The FPCC didn’t stop with a slanging match outside the theatre either. Their bellicose leader went on local radio to froth and foam about the horrors of Superstar, but he found the announcer less than sympathetic to his objections. This collusion with Satan wasn’t appreciated by the church rep, a Rev Colin Maxwell, who, the day after, posted on their flashy website, ‘I rebuked him live on air as a blasphemer and told him that his mouth was an open sepulchre and the poison of asps was under his lips. (Romans 3:13)’ That number again is Romans 3:13.

At the movie’s close, all the flower people (minus Ted/Jesus, who is dead/in heaven) shed their characters, re-load the bus and head into the sunset to whatever West Coast, or New York City stoner communes they came from.

No theatrical versions of Jesus Christ Superstar, no matter how handsomely mounted, will ever match the movie.

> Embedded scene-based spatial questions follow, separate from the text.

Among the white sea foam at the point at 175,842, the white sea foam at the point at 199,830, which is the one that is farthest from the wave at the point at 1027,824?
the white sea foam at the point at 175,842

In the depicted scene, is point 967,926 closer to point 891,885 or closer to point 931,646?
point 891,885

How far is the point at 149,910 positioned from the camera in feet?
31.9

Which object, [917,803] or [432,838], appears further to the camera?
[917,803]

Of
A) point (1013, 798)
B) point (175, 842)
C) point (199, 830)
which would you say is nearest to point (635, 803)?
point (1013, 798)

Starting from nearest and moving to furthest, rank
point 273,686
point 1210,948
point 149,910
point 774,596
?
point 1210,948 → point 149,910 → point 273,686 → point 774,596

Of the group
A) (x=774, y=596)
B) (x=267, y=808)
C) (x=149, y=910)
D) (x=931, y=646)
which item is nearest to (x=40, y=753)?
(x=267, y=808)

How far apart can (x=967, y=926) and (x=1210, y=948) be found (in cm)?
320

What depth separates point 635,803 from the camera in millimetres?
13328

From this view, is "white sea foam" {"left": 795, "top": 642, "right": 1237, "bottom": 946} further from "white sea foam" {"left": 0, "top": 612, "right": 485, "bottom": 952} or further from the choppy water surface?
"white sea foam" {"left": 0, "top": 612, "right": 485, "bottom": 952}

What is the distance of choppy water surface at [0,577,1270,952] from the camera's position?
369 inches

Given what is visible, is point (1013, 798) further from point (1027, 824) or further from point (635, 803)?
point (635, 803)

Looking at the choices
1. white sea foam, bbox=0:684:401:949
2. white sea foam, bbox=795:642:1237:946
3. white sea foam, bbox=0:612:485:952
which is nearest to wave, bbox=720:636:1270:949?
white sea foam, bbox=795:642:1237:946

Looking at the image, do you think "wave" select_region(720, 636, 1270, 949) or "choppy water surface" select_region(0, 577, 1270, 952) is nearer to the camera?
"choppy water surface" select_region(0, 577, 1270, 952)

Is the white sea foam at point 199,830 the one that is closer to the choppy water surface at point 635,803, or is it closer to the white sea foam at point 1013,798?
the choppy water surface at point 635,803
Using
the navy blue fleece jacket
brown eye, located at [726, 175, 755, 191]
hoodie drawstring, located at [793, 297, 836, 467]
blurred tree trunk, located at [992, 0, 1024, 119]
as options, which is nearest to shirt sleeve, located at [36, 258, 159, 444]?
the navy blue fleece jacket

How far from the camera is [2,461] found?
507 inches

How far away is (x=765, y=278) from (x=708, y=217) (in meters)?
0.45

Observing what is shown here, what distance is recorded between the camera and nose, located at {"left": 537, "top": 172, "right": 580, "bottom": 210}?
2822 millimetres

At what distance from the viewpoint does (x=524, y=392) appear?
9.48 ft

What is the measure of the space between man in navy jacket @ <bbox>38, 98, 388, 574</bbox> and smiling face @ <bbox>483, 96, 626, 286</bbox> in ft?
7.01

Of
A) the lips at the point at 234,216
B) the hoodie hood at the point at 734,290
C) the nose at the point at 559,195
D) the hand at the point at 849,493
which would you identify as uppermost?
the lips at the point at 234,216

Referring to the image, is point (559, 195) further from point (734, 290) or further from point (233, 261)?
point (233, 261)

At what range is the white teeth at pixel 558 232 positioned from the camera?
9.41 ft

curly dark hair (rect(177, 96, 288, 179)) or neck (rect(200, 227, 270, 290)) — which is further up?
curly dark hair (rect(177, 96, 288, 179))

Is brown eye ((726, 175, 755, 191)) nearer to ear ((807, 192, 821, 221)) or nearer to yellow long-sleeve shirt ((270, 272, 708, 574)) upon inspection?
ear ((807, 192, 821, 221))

So often when a musical is adapted for the screen, the director is the same person who helmed the stage show, and the results are amateurish and one-dimensional. Norman Jewison could probably conjure up a dark, sinister adaptation of Mamma Mia!.

Go hire Superstar for the holidays. Get some hot cross buns in and invite all your Calvinist mates round, but mind the asps.

***
1The Easter Bunny is a symbol of pagan fertility; therefore, his visit might be better celebrated at a time not quite so fraught with religious torment, self-flagellation and slow death, and more in tune with joyful fucking in the countryside.

2Deep Purple’s Ian Gillan played Jesus in the first London production of the opera. Much to the snooty disdain of the balding critics.

3Whilst Tubing various versions of ‘I Don’t Know How To Love Him’, I came across a rendering by Susan Boyle, recorded in 1984, in what looks like the very vision of hell: a small, noisy pub sullied by a useless house band, sitting on a stage draped blindingly at the back with strips of silver glitter, and all made worse by an MC in a kilt. Now, since I’ve already blown all my cred, I may as well say that the Boyle version is pretty good. Her current stardom is stuff and nonsense, and nothing but the ongoing exploitation of a showbiz fairytale, but even this early in the piece, she does, you have to admit, have a feel for a tune, which well and truly transcends the West Lothian Gasometer talent night.